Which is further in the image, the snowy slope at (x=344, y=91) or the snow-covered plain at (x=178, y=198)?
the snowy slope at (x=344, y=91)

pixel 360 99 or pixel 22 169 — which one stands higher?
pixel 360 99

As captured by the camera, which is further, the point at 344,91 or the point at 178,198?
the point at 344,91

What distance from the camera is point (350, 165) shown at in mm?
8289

--

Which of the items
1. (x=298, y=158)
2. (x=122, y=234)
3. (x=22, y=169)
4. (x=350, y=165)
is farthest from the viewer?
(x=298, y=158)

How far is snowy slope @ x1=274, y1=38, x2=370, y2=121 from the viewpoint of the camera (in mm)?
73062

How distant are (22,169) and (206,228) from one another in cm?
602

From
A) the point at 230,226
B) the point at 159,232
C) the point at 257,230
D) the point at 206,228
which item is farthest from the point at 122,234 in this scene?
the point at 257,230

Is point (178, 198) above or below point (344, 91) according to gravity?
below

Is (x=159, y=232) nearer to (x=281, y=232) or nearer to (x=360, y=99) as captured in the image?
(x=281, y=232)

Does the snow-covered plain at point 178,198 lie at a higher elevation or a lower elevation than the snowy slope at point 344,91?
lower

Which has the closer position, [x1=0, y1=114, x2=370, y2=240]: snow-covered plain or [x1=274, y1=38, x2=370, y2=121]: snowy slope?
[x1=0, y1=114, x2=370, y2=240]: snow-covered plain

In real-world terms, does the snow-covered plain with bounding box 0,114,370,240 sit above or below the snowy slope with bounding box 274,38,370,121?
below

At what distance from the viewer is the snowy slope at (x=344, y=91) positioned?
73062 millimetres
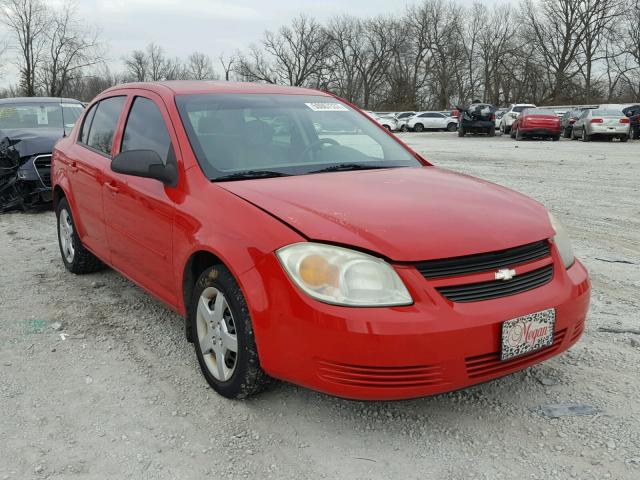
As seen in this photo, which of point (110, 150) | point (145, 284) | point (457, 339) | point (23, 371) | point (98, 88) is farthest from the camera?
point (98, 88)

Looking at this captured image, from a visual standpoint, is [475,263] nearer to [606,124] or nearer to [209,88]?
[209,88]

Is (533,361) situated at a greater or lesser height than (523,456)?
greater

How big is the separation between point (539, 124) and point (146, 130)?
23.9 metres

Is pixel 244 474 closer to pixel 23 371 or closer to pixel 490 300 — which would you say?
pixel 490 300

---

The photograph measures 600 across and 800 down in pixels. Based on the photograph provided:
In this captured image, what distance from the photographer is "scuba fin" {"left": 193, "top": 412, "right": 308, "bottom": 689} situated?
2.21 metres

DIRECTIVE
Copy out the rows starting at the line containing "The photograph measures" and ending at the line containing "2.21 metres", character for character.

TASK RESPONSE
The photograph measures 600 across and 800 down in pixels. Based on the photograph provided:
In this captured image, what distance from the photographer is "scuba fin" {"left": 193, "top": 412, "right": 308, "bottom": 689} situated?
2.21 metres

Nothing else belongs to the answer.